# DOCUMENT PASSAGE

6 March 2017

World-first study shows 70s mood stabiliser lithium outperforms its modern equivalent

World-first study shows 70s mood stabiliser lithium outperforms its modern equivalent

Orygen, The National Centre of Excellence in Youth Mental Health in partnership with Deakin University have released the results of a world-first study testing the effects of lithium, a mood stabiliser introduced in the 1970s, and comparing it with those of quetiapine, a more modern and commonly prescribed alternative.

Published in the British Journal of Psychiatry the study looked at 61 people with first episode mania, half of whom were given lithium and the other half quetiapine to manage their symptoms.  In the year after their first episode of mania the results showed the older medication lithium to be superior to quetiapine in terms of symptoms of mania, psychosis, depression, quality of life and functioning. 

‘These are surprising findings for a number of reasons. The previous literature suggests that these medicines are broadly equivalent, but this is the first study to look at a first episode population where there is reason to believe that medicines like lithium might do better if used earlier in the illness course,’ said lead researcher Professor Michael Berk, Director of Deakin University’s Centre for Innovation in Mental and Physical and Clinical Treatment.

Mood stabilisers such as lithium and quetiapine are the mainstay of treatment for the symptoms of bipolar disorder, but until now, little was known about which treatments were more effective in people who had experienced a recent first episode of mania, defined as the beginning of bipolar disorder.

Developed over 40 years ago, marketing and other forces have seen lithium gradually fall out of favour as a treatment for the disorder. This is despite the fact that most guidelines recommend it as a first-line treatment. Consequently, newer treatments such as quetiapine have gained traction and taken over lithium as a more commonly prescribed alternative.

‘The results of this study suggest that lithium probably should retain its position as a first-line choice for treatment of this disorder generally, and particularly in people at the earliest stages of their illness,’ said Professor Berk.

The study found that although lithium remains the most effective agent for treating first episode mania it also becomes less effective for those who have experienced multiple episodes. Therefore the results further support both the idea of early invention and the importance of having specialist first episode treatment facilities for young people to access, such as headspace and the Early Psychosis Prevention and Intervention Centres (EPPIC).

‘The first episode is a unique opportunity because both psychological and pharmacological treatments seem most effective at that point. Failure to offer the best treatments at the earliest opportunity is associated with a lower likelihood that the person is going to respond to treatment and have an optimal outcome. This research therefore supports the importance of early intervention,’ Professor Berk said.

Items listed in a dataset
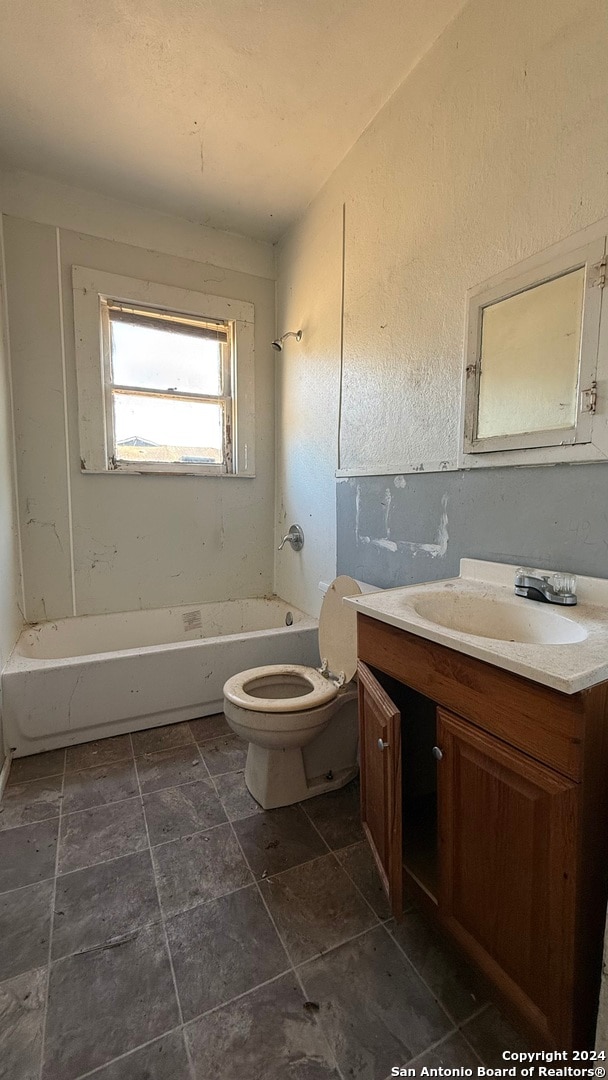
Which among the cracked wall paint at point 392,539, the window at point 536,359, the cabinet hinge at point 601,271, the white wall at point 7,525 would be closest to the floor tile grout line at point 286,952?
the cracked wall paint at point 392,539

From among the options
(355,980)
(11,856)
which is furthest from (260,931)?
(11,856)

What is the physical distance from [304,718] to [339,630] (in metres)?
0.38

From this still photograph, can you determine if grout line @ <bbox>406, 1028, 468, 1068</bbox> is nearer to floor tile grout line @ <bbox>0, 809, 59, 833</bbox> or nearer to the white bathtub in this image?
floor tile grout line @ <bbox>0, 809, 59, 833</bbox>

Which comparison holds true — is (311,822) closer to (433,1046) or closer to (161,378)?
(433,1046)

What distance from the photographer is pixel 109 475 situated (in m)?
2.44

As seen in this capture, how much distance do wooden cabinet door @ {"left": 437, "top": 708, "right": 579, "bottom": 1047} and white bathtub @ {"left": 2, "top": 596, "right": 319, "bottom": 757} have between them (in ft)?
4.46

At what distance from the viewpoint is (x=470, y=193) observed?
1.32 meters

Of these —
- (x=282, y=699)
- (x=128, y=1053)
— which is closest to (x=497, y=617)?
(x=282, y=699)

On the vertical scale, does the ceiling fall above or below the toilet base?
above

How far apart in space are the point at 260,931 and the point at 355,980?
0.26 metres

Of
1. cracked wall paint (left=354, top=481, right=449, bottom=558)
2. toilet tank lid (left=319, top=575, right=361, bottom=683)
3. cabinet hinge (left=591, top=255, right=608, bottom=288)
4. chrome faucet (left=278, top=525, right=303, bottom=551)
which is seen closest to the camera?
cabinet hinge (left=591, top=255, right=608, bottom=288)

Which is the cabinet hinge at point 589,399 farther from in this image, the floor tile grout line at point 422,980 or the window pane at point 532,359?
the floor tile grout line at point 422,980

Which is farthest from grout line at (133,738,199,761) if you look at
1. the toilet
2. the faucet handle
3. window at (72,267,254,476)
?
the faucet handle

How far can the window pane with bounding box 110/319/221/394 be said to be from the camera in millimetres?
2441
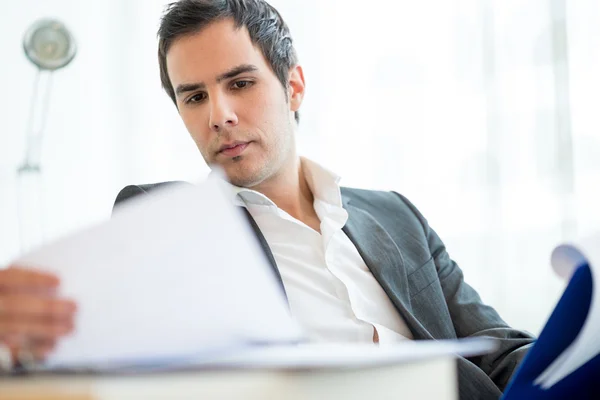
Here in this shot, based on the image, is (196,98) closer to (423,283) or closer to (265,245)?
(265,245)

# PROBLEMS TO WORK ON
A – Repeat the text of the lithium study article verbatim, from "The study found" up to and including "Professor Berk said.".
B – According to the lithium study article, in which areas did lithium prove superior to quetiapine in the year after a first episode of mania? List every one.

# ANSWERS IN ORDER
A –
The study found that although lithium remains the most effective agent for treating first episode mania it also becomes less effective for those who have experienced multiple episodes. Therefore the results further support both the idea of early invention and the importance of having specialist first episode treatment facilities for young people to access, such as headspace and the Early Psychosis Prevention and Intervention Centres (EPPIC).

‘The first episode is a unique opportunity because both psychological and pharmacological treatments seem most effective at that point. Failure to offer the best treatments at the earliest opportunity is associated with a lower likelihood that the person is going to respond to treatment and have an optimal outcome. This research therefore supports the importance of early intervention,’ Professor Berk said.

B –
- Symptoms of mania
- Symptoms of psychosis
- Symptoms of depression
- Quality of life
- Functioning